Возмездие — страница 101 из 103

Я знаю, что для многих важно получить хоть какой-нибудь материал, чтобы по совести разобраться и решить, есть ли основания у легенды, столь мучившей Савинкова, и я решаюсь, в полном сознании своей ответственности, опубликовать предварительные результаты моего ознакомления с делом по материалам архива.

Обращаю внимание читателей на следующие три обстоятельства:

1) я ни в какой мере не касаюсь того, что произошло в России после перехода Савинковым границы;

2) я опубликовываю лишь основные черты развития всей работы и только то, что вырисовывается с совершенной ясностью;

3) я каждое слово своего изложения могу, в случае надобности, подтвердить соответственным документом.

В Варшаве, в савинковской организации, в числе прочих были следующие сотрудники: Сергей Павловский, Иван Фомичев и Леонид Шешеня.

С первой половины 1923 года Б. В. Савинков стал получать сведения о том, что Павловский и Шешеня очень успешно работают в России по борьбе с большевиками, что Шешеня основал противобольшевистское сообщество, строго конспиративное, а Павловский нашел в Москве восстановленный Союз Защиты Родины и Свободы, в правление которого и был кооптирован. Известия и впоследствии сношения велись через Фомичева, который не раз приезжал в Варшаву и Париж то с Шешеней, то с неким Андреем Павловичем(А.П.). Сведения о работе этих антибольшевистских организаций фабриковались довольно искусно. Сначала это лишь небольшие кружки, затем это объединение двух организаций. Сначала это бедная группа, которая даже нуждается в посторонней помощи для отправки своих курьеров, потом это уже сообщество, располагающее настолько значительными средствами, что возникает вопрос об издании расширенной газеты в Париже вместо „За свободу“ и даже подпольной в Москве. Средства, по-видимому, главным образом доставлял Павловский, устраивая экспроприации коммунистических предприятий, хотя есть указания и на другие источники. К лету 1924 года в сообществе возникли разногласия. Одна часть членов настаивала на том, что сил уже достаточно и пора приступить к активности (активисты), а другая часть утверждала, что сил еще недостаточно, что их необходимо еще накопить (накописты). В изображении приезжавших курьеров все держится только ожиданием приезда в Москву Б. В. Если он не приедет — раскол и развал неизбежны. Он должен приехать ознакомиться на месте с обстановкой, с силами и планами и возможностями организации и решить, кто прав. Обе стороны решили подчиниться его авторитету. В своих письмах к нам Савинков не один раз возвращался к тому, что нельзя три года „звать к активности“, а самому сидеть на печке, что его „совесть замучила“ оттого, что он, зная, как там, в России, под ежеминутным страхом провала работают молодые силы, зовут его, ждут от него помощи, все же не едет. Вот выдержка из письма его от 2 мая 24-го года, рисующая его душевное состояние после одного из приездов „друзей“ из России:

„Я был бы очень огорчен происшедшим, если бы меня не утешили последние известия из России. Пишу поневоле кратко. Наш ЦК работает как никогда: „Союз“ вырос, окреп и распространился чрезвычайно; московский бюджет (доброхотные пожертвования) 600 червонцев в месяц; идет речь о редакции „Свободы“ в Москве и о поддержании ее; наконец, по-видимому, в самые последние дни, „Союз“ очень разбогател. Мне прислали 100 долларов. Их я еще не получил, и когда получу, не знаю. Но самый факт показателен. Слава Богу! Ныне отпущаеши… Если „Союз“ не только не питается из-за границы, а даже может загранице помогать, это свидетельствует о нормальном его развитии, значит, у него есть действительно глубокие корни. Ведь вот нашлись же люди, большею частью неведомые… А я только почетный председатель ЦК. Теперь я имею право сказать, что „Союз“ самая сильная из всех существующих организаций. Важно и то, что в национальном вопросе мы ошибки не сделали“.

_Рабочее задание A_
Ответьте на вопросы по отрывку о Савинкове:
(i) Кто из сотрудников савинковской организации в Варшаве назван по именам?
(ii) Как называли ту часть членов сообщества, которая утверждала, что сил еще недостаточно?
(iii) Какой московский бюджет в месяц указан в письме Савинкова от 2 мая 24-го года?
_Рабочее задание B_
Продолжите отрывок о Савинкове после его последнего предложения.
Строки с данными здесь никак не используются.

_Фрагменты данных_
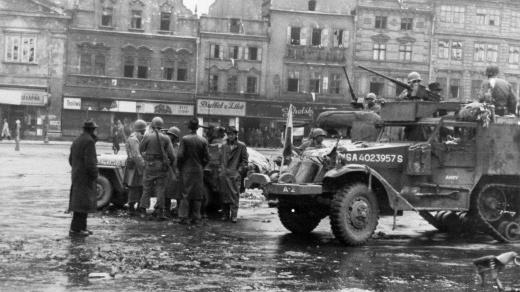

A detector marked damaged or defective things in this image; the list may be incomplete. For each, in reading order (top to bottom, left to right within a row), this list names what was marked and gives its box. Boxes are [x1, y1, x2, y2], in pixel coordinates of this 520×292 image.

burned out building [61, 0, 199, 139]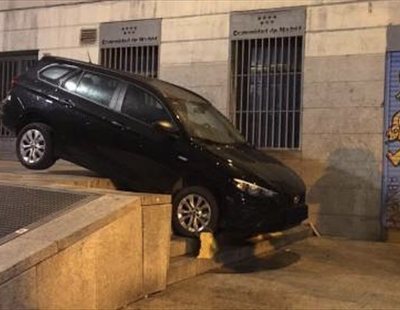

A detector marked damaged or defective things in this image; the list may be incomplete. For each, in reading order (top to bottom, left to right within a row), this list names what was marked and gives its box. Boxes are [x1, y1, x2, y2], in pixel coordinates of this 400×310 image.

crashed vehicle [0, 57, 308, 237]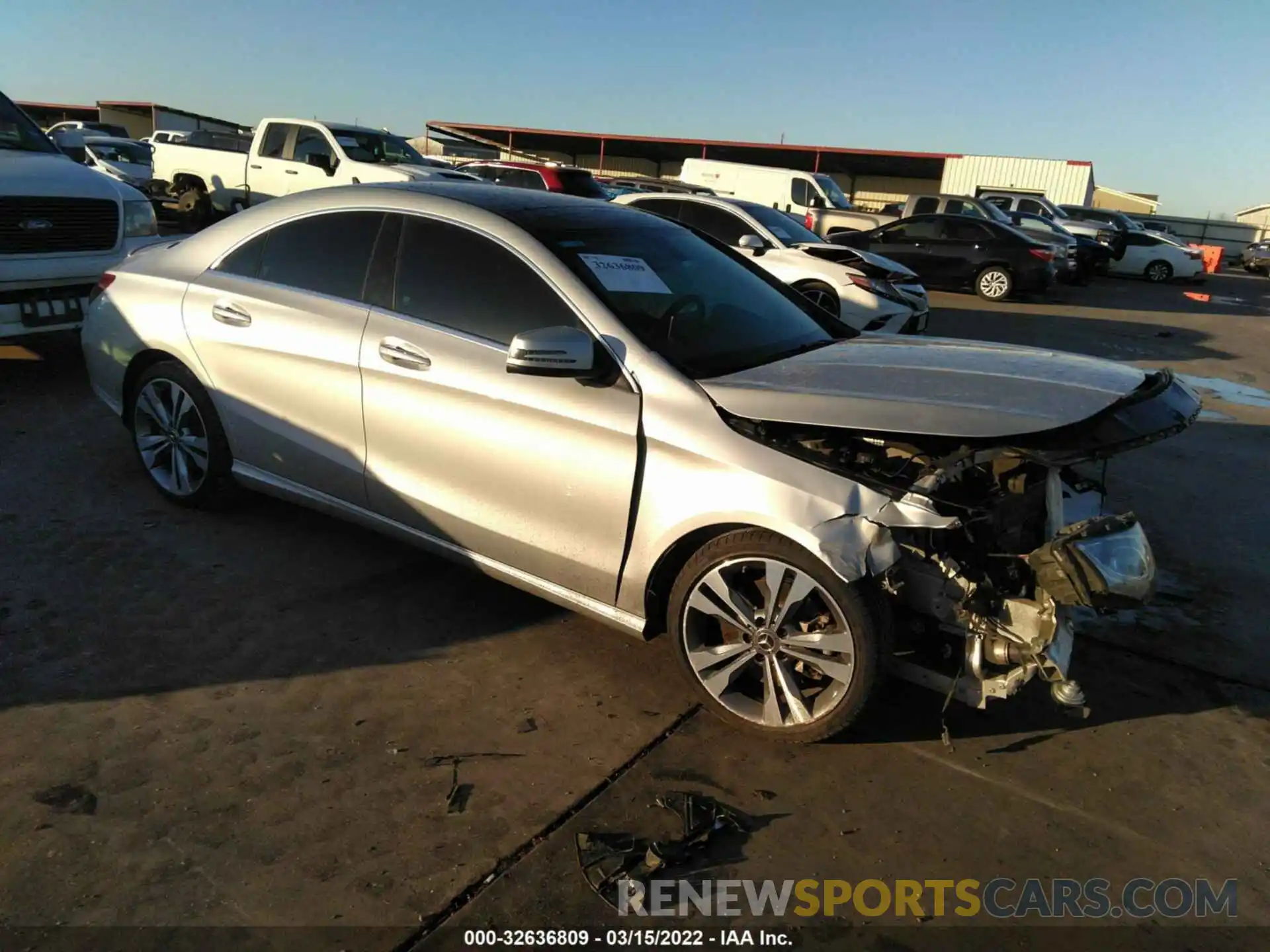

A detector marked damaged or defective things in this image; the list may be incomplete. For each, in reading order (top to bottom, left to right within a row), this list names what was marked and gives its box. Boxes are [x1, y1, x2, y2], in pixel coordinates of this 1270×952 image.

crumpled hood [0, 151, 132, 202]
detached headlight [124, 199, 159, 238]
crumpled hood [700, 335, 1158, 439]
damaged front end of car [726, 370, 1199, 715]
detached headlight [1026, 515, 1158, 612]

_Ответ A_
(i) Сергей Павловский, Иван Фомичев и Леонид Шешеня.
(ii) Накописты.
(iii) 600 червонцев в месяц.

_Ответ B_
Есть ли для тех, кто знал Б.В., что-либо удивительное в том, что при данном душевном настроении, имея в перспективе ту обстановку, которую я выше охарактеризовал, он решил ехать в Россию? Надо еще прибавить, что, разочаровавшись в способности эмиграции к действенной борьбе, он ждал, что эта действенная борьба начнется из глубин России.

Решившись ехать, Савинков поставил только одно условие, а именно, что за ним приехать и провести его через границу должен Павловский.

17 июля (если не ошибаюсь) снова приехали из России Фомичев и А.П., но не Павловский; по их словам, Павловский не мог приехать, так как при последней экспроприации был ранен в ногу и прикован к постели. Они привезли и письмо Павловского, где он подтверждал сообщение „друзей“ и просил Савинкова верить посланным, как ему самому… Савинков решил, что ждать выздоровления Павловского невозможно, и поехал. Так работали „друзья“ из России. Так ткалась паутина.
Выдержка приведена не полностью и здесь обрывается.